Son nom à l’état civil est Mamadou Koussé. Il est artiste chanteur, son style musical est le reggae. Il est aussi écrivain. Iron Bender fut d’abord footballeur avant de se servir du micro pour faire passer ses messages au monde. Dans une interview qu’il nous a accordée, Iron Bender nous parle de lui, de sa musique. Son 5e album sortira bientôt, d’après ses dires.

Lefaso.net : Pouvez-vous vous présenter à nos lecteurs ?

Iron Bender : Je m’appelle Mamadou Koussé à l’état civil. Je suis artiste chanteur, je fais le style reggae, je suis aussi écrivain. Je suis de Tougan, mon nom d’artiste c’est Iron Bender dit le Rasta commando. J’ai à mon compte quatre albums, j’ai aussi deux livres, un en anglais intitulé « Riap what you sow », publié en 2012 ; un en français qui s’intitule « Poèmes humoristiques thérapeutiques du Burkina », publié en 2016. Ils sont déjà tous les deux sur le marché. J’ai aussi deux autres livres qui vont sortir bientôt, qui sont « Mani Lor, femme de quelqu’un » et « The mysterious adventure of Bousouyan »

Que veut dire Iron Bender ?

Iron Bender veut dire l’homme qui tord le fer, ça vient de l’anglais. (…) Quand on dit Iron Bender, c’est celui qui tord le fer.

Comment êtes-vous venu dans la musique ?

C’est une longue histoire. Je ne faisais pas de musique avant, j’étais footballeur, je faisais du karaté aussi. Je me suis retrouvé au Nigeria, j’ai joué dans plusieurs équipes telles que 158 Baresel, Wadasco, Dumex, Fugerole.

C’est arrivé à un certain moment que je me suis inscrit dans une école, je me suis intéressé à la littérature. Surtout à la poésie, à l’histoire ancienne, l’Empire romain. Je voulais étudier pour savoir ce qui s’est passé dans le monde avant nous. En faisant des recherches, j’ai trouvé que ce que les gens ont écrit, c’est bon ; mais j’ai trouvé qu’au niveau des chansons, les chanteurs sont beaucoup plus écoutés. J’écoutais les rocks et autres mais quand j’ai écouté la musique reggae, j’ai vu que je comprenais tout ce qu’ils disent dans leurs chansons. C’est après que j’ai découvert les Bob Marley, les Peter Tosh.
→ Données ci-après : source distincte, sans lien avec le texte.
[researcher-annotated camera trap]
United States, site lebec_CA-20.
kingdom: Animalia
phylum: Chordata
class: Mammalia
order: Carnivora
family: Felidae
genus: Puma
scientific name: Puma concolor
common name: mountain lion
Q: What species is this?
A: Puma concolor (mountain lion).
L’histoire du reggae m’a beaucoup inspiré. J’ai commencé à interpréter. En ce moment je n’étais pas dans un orchestre, j’essayais de murmurer les chansons quand ça passait à la radio ou au magnétophone. Ensuite, je me suis inscrit dans les orchestres pour apprendre, parce qu’à l’époque, même si on avait de l’argent, il était difficile de faire la musique. Il fallait forcement intégrer un groupe.

Au début, je ne me suis pas lancé en tant qu’artiste chanteur, auteur compositeur, j’étais d’abord interprète. Avec ça, j’ai commencé à jouer les instruments. C’est pourquoi je joue à la basse, je fais l’accompagnement et je joue un peu au piano. J’ai été formé par Ras Michael, le plus grand bassiste de musique reggae de la Côte d’Ivoire. Il m’a appris à créer la ligne de base. La ligne de base se crée pour faire la différence entre deux chansons avec les mêmes notes, avec la guitare basse. Ainsi, c’est moi-même qui fais la ligne de base pour toutes mes chansons.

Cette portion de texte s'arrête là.